There are still some things not quite right, I think the hardware has some kind of timers and readback of the timer registers because right now a number of elements in the intro animate at turbo speeds, and the music playback is also quite broken. I’m hoping that now I’ve fixed the graphical side of thing Kale will revisit those, but in what time frame remains to be seen.
The game sports a year 2000 copyright, I guess when you take that into consideration it is incredibly dated looking for the time period involved, but it’s what you come to expect from some of the games developed by relatively unknown parties outside of the Japan. It also coincides with when IGS were doing well making me think this attempt to jump into the games market might have been inspired by that.
Anyway, here are some screenshots from the current emulation of the game, with the various fixes I’ve made applied over Kale’s initial work from last year
(Current Emulation shots from PoPo Bear)
Pretty, pretty, pretty, pretty good.
Excellent stuff, remember playing something similar in a fairground on Helston Flora Day.
Whats the current state of discreet sound, aka Zero Hour for example. Or are we just waiting for another god of discreet knowledge.
Thanks in advance
discrete sound (and discrete emulation) require a very specific set of skills, I don’t think anybody is active in that area at the moment, it’s thankless work for the most part.
Nice! I remember tipping Smittdogg off about this pcb being up for sale. I’m glad to see it finally getting some love.
Thanks Haze & Kale.
http://www.grb.or.kr/download/GameImage/2000/2000-P0081.jpg
anyway, In korean, “popo” means “kiss” (xxx)
What exactly is discrete sound and discrete emulation?
Obviously as a MAME user I have heard these expressions a lot, but have no idea what they mean in emulation terms.
Discrete sound means modeling the action of mostly analog circuits, down to the capacitance, inductance, resistance, and possibly the effects of circuit topology. How a certain amplifier clips at certain levels if applicable, all that jazz.
I proposed somewhere a logical extension to the HLSL shaders. HLSL is designed to enhance graphical authenticity under certain circumstances, while my idea is for audio.
The idea is to make impulse responses of a few different cabinets and use them for a convolution reverb setting in mame. Then it should sound, more like at least, like playing a real cabinet. If mame implemented VST support that would be doable now, but there’s probably some kind of license thing stopping that.
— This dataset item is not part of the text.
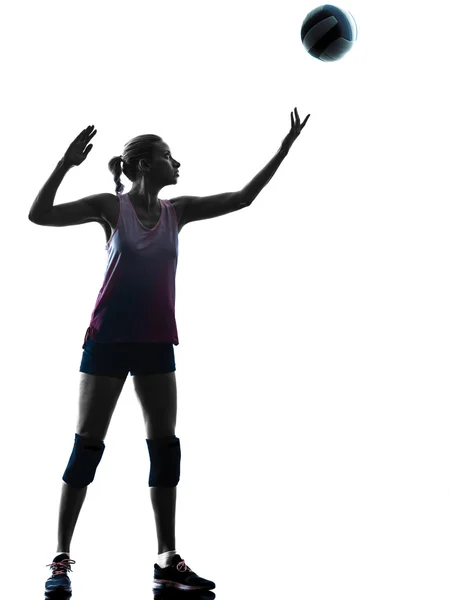 Vrouw volleybal spelers geïsoleerde silhouet — Stockfoto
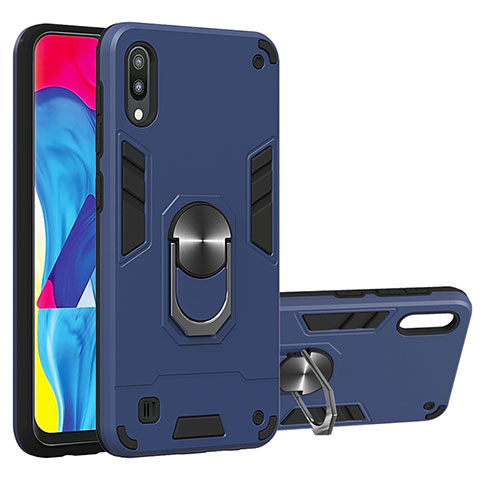 Funda Bumper Silicona y Plastico Mate Carcasa con Magnetico Anillo de dedo Soporte Y01B para Samsung Galaxy M10 Azul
An open source alternative no doubt exists.
For discrete emulation, see ht tp://en.wikipedia.org/wiki/Death_Race_%28video_game%29
A game I played when it came out. I’ve always been good at driving games.
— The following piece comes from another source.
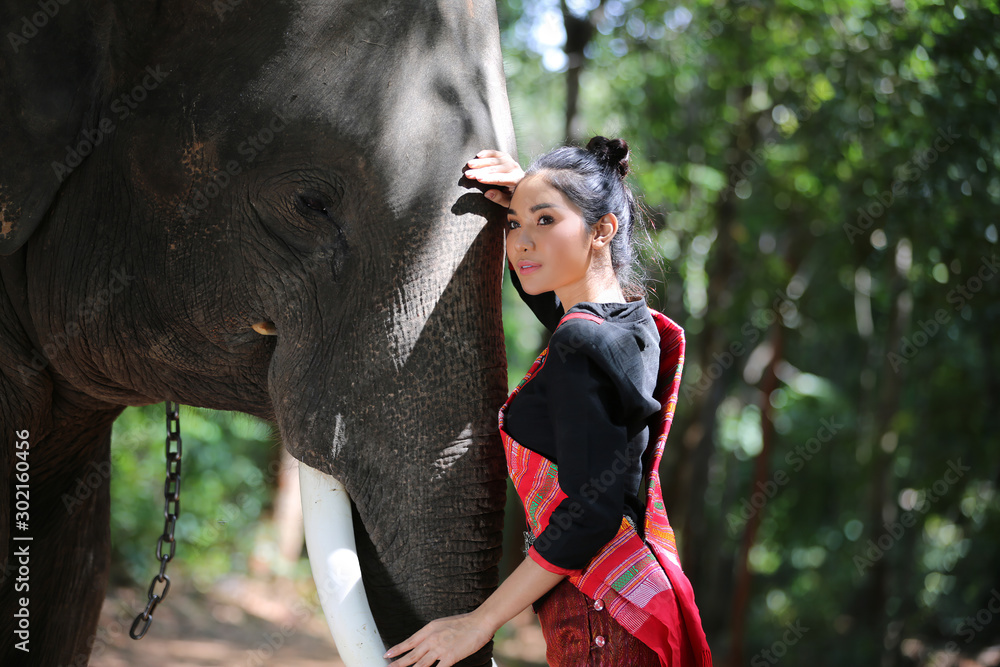 Naklejka premium Beautiful young Asian woman dressed in traditional native dress and elephant in forest of village Surin Thailand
T-Jay: Discrete sound means audio is produced by a set of dedicated analog and/or hybrid digital-analog circuits, each of which makes one specific sound. This was the case in e.g. Space Invaders and Asteroids, and lots of early-80s noisemaker toys :)
Discrete emulation means the game is done entirely in hard-coded logic; there is no CPU, no software, and often no ROMs.
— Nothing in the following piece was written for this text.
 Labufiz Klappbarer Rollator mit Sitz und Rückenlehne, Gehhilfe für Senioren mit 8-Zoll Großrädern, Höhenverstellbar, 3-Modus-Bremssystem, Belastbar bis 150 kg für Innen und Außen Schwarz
In both cases, it’s quite a different paradigm from how MAME/MESS usually work and requires more of a pure electrical engineering skill set.
Stage 1 – 1? Hmm, I wonder if this thing has a second loop. It could happen, as SUN has done that with their games, and they are also a Korean company that made a good clone of Mr. Driller. Excellent work as usual, Haze! I would have never known if it weren’t for guys like you!
Arbee: I thought there was a difference, but didn’t know what it actually meant in emulation terms, so in ‘modern’ PC terms this is like the small PC speaker that bleeps, as it only makes one sound. So emulating that would be harder/different than say a ROM chip.
Am I guessing then a calculator of the 80’s was (I was very impressed with these as a kid – along with digital watches) based on hard coded logic as an example of ‘discrete emulation.
Thanks for the description :)
Visually speaking it reminds me a lot to Mouse Shooter GoGo by Metro… cool find.